아래 자료에서 "nearest"라는 단어가 들어 있는 줄을 모두 찾아 빠짐없이 옮겨 적으세요. 대문자와 소문자는 구별합니다.

⁂

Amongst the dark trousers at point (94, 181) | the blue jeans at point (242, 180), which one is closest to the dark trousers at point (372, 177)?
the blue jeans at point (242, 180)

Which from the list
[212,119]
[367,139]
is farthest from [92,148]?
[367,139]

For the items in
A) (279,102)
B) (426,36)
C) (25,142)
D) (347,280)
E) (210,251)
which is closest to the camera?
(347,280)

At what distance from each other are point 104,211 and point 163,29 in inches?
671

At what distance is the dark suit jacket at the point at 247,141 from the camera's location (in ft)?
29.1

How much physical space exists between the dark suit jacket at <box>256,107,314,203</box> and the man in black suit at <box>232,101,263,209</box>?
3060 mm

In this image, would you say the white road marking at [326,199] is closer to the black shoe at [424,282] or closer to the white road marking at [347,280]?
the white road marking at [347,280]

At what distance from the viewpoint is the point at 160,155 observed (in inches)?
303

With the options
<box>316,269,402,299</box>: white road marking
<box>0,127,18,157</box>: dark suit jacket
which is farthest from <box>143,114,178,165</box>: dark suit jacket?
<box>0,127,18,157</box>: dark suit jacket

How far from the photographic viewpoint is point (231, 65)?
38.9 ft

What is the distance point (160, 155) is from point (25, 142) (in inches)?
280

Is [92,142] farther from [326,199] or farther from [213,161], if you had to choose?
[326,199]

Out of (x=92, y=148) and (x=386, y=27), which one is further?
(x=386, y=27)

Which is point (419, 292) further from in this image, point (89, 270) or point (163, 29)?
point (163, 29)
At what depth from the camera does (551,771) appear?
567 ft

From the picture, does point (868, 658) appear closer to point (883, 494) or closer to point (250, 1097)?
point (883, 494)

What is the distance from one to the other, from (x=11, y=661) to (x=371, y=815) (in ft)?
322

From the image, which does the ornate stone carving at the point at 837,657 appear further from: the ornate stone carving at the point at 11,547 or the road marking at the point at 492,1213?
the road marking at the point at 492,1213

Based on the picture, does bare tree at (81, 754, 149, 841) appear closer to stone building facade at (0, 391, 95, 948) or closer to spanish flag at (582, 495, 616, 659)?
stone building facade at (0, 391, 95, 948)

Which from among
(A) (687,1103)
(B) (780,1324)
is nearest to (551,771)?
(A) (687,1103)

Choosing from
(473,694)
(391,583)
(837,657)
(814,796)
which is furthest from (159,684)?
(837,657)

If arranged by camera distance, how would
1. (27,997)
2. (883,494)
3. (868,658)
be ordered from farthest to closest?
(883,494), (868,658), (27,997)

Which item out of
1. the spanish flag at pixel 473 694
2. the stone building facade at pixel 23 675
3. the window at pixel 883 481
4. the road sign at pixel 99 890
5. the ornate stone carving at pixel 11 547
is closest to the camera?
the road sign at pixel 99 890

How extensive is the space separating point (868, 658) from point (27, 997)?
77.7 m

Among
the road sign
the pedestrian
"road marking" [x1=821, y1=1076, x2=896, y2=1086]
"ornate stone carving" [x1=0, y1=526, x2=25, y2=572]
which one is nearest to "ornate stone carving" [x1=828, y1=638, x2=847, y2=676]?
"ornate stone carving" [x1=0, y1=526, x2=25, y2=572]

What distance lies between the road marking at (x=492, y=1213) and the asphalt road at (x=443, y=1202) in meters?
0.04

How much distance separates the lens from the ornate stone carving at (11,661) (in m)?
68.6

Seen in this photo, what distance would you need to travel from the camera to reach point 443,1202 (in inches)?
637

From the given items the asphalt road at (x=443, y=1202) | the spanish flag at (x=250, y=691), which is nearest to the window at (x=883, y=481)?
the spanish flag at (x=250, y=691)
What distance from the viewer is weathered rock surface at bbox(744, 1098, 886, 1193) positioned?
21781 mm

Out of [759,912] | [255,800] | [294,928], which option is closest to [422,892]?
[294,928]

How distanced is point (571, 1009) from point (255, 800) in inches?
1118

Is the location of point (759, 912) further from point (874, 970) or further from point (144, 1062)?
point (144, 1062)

⁂

▶ 문제 정답:
is nearest to (551,771)?
which one is nearest to "ornate stone carving" [x1=828, y1=638, x2=847, y2=676]?
From the given items the asphalt road at (x=443, y=1202) | the spanish flag at (x=250, y=691), which is nearest to the window at (x=883, y=481)?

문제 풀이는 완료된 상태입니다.